Pour vraiment comprendre les systèmes vivants en tant qu’agents autonomes et auto-organisés, les physiciens doivent abandonner leur mentalité « juste les particules, madame ». L’un des grands talents des physiciens, qui consiste à partir des lois de parties simples (telles que les atomes) pour aboutir à un tout complexe, ne peut pas expliquer entièrement les cellules, les animaux ou les êtres humains. Heureusement, ce domaine dispose d’une autre compétence fondamentale qui peut aider : une manière particulière de poser des questions et de construire des modèles pour faire des prédictions.
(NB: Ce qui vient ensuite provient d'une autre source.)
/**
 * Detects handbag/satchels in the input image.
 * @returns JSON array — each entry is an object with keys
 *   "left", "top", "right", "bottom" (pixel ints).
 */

Les physiciens ont toujours su saisir les aspects essentiels d’un système et les traduire en langage mathématique. Quelle quantité d’énergie utile traverse la membrane cellulaire ? Quelle disposition des neurones maximise les informations dans le système nerveux d’un ver plat ? Ces compétences doivent désormais être mises à profit pour répondre à une question séculaire qui commence seulement à être traitée comme il se doit : Qu’est-ce que la vie ?

Grâce à ces compétences, les physiciens, en collaboration avec des représentants de toutes les autres disciplines qui composent la science de la complexité, pourraient percer le mystère de la formation de la vie sur Terre il y a des milliards d’années et de sa formation éventuelle sur les mondes extraterrestres lointains que nous pouvons désormais explorer à l’aide de télescopes de pointe. Tout aussi important, comprendre pourquoi la vie, en tant que système organisé, est fondamentalement différente de tout le reste de l’univers pourrait aider les astronomes à concevoir de nouvelles stratégies pour la trouver dans des endroits qui ressemblent peu à la Terre. Analyser la vie, aussi étrangère soit-elle, comme un système auto-organisé et guidé par l’information pourrait fournir la clé pour détecter des biosignatures sur des planètes situées à des centaines d’années-lumière.
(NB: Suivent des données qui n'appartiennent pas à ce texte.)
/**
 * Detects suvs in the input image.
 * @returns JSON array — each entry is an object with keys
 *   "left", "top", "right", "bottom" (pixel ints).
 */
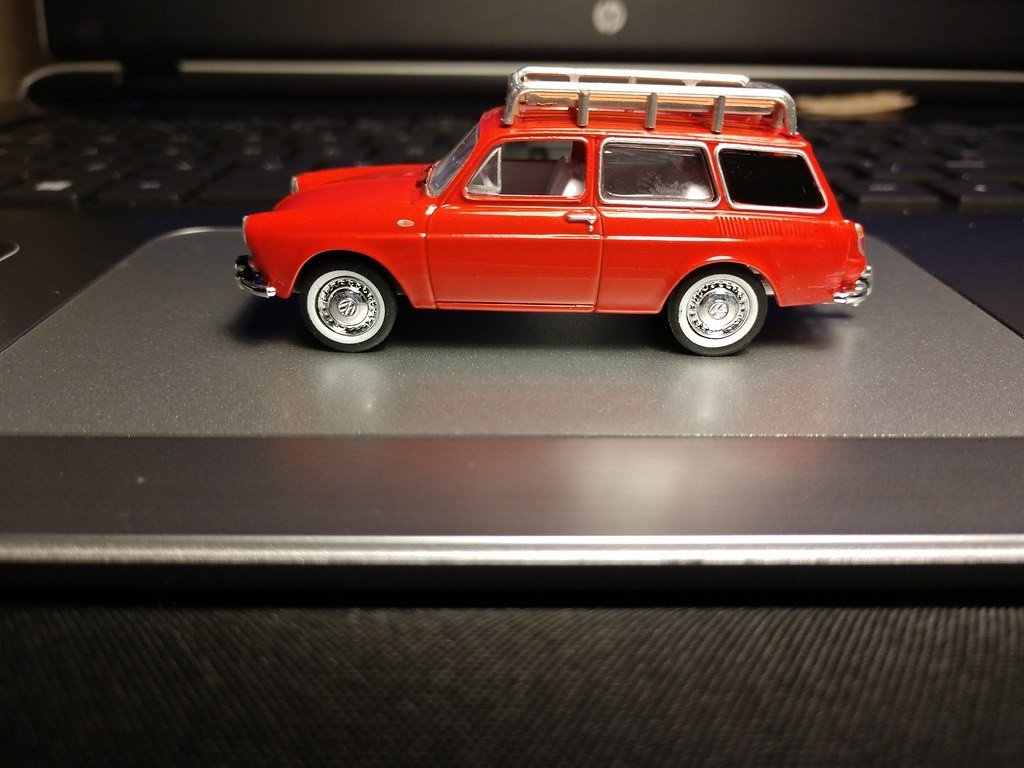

Plus près de chez nous, l’étude de la nature de la vie est probablement essentielle pour comprendre pleinement l’intelligence et en créer des versions artificielles. Tout au long de l’essor actuel de l’IA, les chercheurs et les philosophes ont débattu de la question de savoir si et quand les grands modèles linguistiques pourraient atteindre une intelligence générale, voire devenir conscients, ou si certains l’étaient déjà. La seule façon d’évaluer correctement ces affirmations est d’étudier, par tous les moyens possibles, la seule source reconnue d’intelligence générale : la vie. Appliquer la nouvelle physique de la vie aux problèmes de l’IA pourrait non seulement aider les chercheurs à prédire ce que les ingénieurs en logiciels peuvent construire, mais aussi révéler les limites de la tentative de capturer le caractère essentiel de la vie dans le silicium.

Au fur et à mesure que le XXIe siècle avance, mes collègues physiciens continueront sans aucun doute à faire progresser l’étude des trous noirs, de la mécanique quantique et d’autres domaines traditionnels. L’étude de la vie, cependant, nous mènera vers des horizons que nous n’aurions jamais imaginés, ouvrant la voie à l’avenir de notre domaine qui, pour une fois, se déroule sur un pied d’égalité avec les biologistes, les écologistes, les neurologues et les sociologues. Dans le meilleur des cas, la recherche de réponses fondamentales sur la nature des êtres vivants pourrait conduire les physiciens non seulement vers de nouvelles merveilles scientifiques, mais aussi vers une manière entièrement nouvelle de faire de la science.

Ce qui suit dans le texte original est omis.